Profits Alone Can Be Deceiving
Anyone who’s taken a basic business course knows how to calculate profits. You add up total revenues and subtract total costs, and whatever’s left is your profit. But profit as a measure of business success can be deceiving. For example, Company A spends R900,000 to sell R1 million in products and services, generating R100,000 in profits. Company B spends R400,000 to generate R500,000. The two companies generate the same profit (R100,000), but are they equally profitable?
The simple answer is no. The more a company spends to generate a designated profit, the more vulnerable it is to minor cost shifts, which could quickly put it out of business. Let’s say Company A above spends R200,000 in health insurance costs, and those costs increase by 10 percent. That increases insurance costs by R20,000, reducing profits to R80,000. Company B spends R100,000 in health insurance costs. The 10 percent increase cuts into the bottom line by just R10,000, and profits drop to R90,000. Company B is now making R10,000 more in profit than Company A.
Profit Margins Provide a More Realistic Perspective
It’s important for businesses to track not only profit, but also profit margin. While profits are measured in dollars, the profit margin is measured as a percentage, or ratio, specifically, the ratio between net income (profit) and total sales.
Continuing the example above, Company A has R100,000 in net revenue and generates R1 million in total sales, so its profit margin is 100,000/1,000,000 or 10 percent. Company B also generates R100,000 in net revenue, but its total sales are R500,000, making the profit margin 20% (100,000/500,000). The two companies have the same amount of profit, but Company B is twice as profitable as Company A.
How to Increase Profit Margin
Because profit margin more accurately reflects long-term profitability and a business’s vulnerability to sudden increases in fixed costs (such as insurance, office expenses and taxes), it’s important to track profit margin and implement strategies, which keep it as high as possible.
There are basically two ways to increase a company’s profit margin. First, you can increase the price you charge for your products and services, but this must be done only after a careful analysis of the impact of those increased prices on consumer behavior and total sales. The second and much safer approach is to control costs.
The Importance of Cutting Costs
A minor decrease in costs will improve your profit margin more than a comparable increase in total sales. Company B in the scenario above spends R900,000 to generate R1 million in sales, giving it a profit of R100,000 and a profit margin of 10 percent.

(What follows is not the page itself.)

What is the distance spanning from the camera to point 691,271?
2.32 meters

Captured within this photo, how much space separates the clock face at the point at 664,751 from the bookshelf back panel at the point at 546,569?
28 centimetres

If the company increases sales by R50,000 (say, by increasing either pricing or customer base) but don’t decrease costs, its profit increases to R150,000, and the profit margin increases to 150,000/950,000, or 15.8 percent.
If it instead kept sales constant, but reduced cost by the same amount (R50,000), profits once again move to R150,000, but the profit margin now increases to 150,000/900,000, or 16.7 percent. Cutting costs has made Company B more profitable, and less vulnerable, than increasing sales, and it’s generally easier and less risky to reduce costs than to increase sales.
No single strategy is likely to increase a company’s profitability or prospects for long-term success. The most successful companies carefully analyze consumer behavior to determine the best price to charge for products, while simultaneously researching a range of fixed cost-cutting strategies, ranging from outsourcing non-critical job functions to downsizing to carefully researching health care options for their employees. A comprehensive analysis of both price and prudent cost-cutting measures has the greatest chance of increasing a company’s profitability and persistence.